A by-election was held in the Legislative Assembly of Queensland seat of Bundamba on 5 February 2000. It was triggered by the resignation of sitting Labor member Bob Gibbs. It was held concurrently with the Woodridge state by-election.

The seat was retained by Labor Party with the election of candidate Jo-Ann Miller.

==Background==

Bob Gibbs first entered parliament at the 1977 state election when he was elected as the Labor member for the seat of Wolston. Wolston was abolished at the 1992 state election, partly replaced by the new seat of Bundamba which Gibbs won and held thereafter. Typically a safe Labor seat, the rise of One Nation at the 1998 state election made the contest for Bundamba closer than usual; Gibbs prevailed with 56.2% of the two party preferred vote.

On 14 December 2000, Gibbs announced his resignation from parliament in order to become Queensland's North American Trade Commissioner.

==Results==

In the absence of a One Nation candidate—Heather Hill represented the One Nation breakaway faction that would later be registered as the City Country Alliance—the major parties' share of the vote increased. Consequently, the seat reverted to its typical safe Labor status.
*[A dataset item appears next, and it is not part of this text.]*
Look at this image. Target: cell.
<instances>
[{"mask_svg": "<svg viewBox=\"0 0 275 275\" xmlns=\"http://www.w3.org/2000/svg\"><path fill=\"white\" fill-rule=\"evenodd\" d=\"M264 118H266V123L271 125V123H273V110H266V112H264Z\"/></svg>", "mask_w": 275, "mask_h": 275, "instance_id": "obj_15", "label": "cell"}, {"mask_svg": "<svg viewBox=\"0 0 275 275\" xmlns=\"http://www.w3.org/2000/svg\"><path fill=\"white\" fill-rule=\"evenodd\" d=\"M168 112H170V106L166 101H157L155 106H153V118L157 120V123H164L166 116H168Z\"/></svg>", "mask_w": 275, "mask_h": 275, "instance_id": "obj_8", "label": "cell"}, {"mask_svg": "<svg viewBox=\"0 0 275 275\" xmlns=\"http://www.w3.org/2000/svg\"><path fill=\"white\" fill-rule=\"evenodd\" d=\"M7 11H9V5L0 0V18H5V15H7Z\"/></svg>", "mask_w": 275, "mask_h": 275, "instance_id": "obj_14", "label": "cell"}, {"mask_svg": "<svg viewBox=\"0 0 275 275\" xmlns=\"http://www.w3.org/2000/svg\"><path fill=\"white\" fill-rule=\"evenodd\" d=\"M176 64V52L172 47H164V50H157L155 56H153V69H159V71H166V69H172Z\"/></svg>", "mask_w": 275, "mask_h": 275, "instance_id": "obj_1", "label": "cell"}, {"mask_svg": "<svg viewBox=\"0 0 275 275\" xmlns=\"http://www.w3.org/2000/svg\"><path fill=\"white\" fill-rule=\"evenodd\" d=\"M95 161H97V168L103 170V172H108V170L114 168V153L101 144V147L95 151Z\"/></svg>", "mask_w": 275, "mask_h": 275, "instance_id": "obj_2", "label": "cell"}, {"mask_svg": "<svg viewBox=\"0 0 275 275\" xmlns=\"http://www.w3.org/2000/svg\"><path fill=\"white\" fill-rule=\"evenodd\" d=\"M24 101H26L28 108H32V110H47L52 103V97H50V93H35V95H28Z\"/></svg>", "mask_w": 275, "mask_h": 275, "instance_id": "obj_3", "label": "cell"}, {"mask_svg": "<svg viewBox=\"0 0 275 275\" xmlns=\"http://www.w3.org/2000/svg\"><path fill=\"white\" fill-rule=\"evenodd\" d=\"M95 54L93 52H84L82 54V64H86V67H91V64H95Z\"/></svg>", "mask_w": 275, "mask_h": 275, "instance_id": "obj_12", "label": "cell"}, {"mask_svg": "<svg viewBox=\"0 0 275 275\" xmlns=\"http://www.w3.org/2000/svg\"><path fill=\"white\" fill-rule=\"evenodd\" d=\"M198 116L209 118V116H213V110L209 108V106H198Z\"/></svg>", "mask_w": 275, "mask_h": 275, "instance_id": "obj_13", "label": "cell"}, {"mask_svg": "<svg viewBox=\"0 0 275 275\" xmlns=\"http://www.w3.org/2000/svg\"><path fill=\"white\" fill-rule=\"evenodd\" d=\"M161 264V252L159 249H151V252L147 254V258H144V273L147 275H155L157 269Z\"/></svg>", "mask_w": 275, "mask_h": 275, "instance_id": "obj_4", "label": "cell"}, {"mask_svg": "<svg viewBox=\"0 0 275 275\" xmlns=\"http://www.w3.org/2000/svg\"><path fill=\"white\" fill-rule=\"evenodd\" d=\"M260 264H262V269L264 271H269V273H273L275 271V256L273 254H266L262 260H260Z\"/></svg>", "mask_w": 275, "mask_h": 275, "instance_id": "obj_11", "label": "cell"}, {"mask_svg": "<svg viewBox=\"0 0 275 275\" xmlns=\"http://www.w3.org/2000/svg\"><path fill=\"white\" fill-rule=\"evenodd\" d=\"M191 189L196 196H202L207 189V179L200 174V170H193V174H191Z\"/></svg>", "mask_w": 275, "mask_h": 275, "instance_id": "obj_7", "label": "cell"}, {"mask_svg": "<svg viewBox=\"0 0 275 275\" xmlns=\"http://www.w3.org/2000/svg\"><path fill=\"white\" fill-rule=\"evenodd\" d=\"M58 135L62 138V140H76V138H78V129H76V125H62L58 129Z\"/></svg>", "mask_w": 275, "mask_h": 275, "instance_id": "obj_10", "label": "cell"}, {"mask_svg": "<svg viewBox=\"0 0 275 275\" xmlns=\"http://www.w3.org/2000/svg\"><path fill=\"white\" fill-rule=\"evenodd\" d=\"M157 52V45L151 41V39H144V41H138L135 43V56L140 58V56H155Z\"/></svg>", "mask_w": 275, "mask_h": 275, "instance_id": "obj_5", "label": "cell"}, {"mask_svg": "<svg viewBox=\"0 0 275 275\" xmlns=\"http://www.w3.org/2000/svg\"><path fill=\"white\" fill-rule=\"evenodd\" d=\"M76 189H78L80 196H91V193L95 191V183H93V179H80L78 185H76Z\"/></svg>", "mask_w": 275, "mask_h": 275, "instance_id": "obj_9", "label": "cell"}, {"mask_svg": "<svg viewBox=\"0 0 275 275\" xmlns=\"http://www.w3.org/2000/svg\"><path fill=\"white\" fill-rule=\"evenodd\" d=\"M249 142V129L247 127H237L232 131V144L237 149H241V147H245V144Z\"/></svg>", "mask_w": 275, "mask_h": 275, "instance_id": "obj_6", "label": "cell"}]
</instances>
Bundamba state by-election, 2000
| Party |  | Candidate | Votes | % | ±% |
|  | Labor | Jo-Ann Miller | 11,217 | 57.25 | +9.09 |
|  | Liberal | Michele Cole | 2,909 | 14.85 | +2.98 |
|  |  | Heather Hill | 2,723 | 13.90 | +13.90 |
|  | Greens | Sean Curley | 1,134 | 5.79 | +2.84 |
|  | Independent | Colene Hughes | 870 | 4.44 | +4.44 |
|  | Independent | Bill Heck | 564 | 2.88 | +2.88 |
|  | Independent | Martin Poole | 177 | 0.90 | +0.90 |
| Total formal votes |  |  | 19,594 | 97.04 |  |
| Informal votes |  |  | 597 | 2.96 |  |
| Turnout |  |  | 20,191 | 84.74 |  |
Two-party-preferred result
|  | Labor | Jo-Ann Miller | 12,383 | 71.07 | +14.9 |
|  | Liberal | Michele Cole | 5,041 | 28.93 | +28.93 |
|  | Labor hold |  | Swing | N/A |  |

==Aftermath==
Labor's retention of Bundamba and Woodridge meant that the government of Peter Beattie retained its one-seat majority in parliament.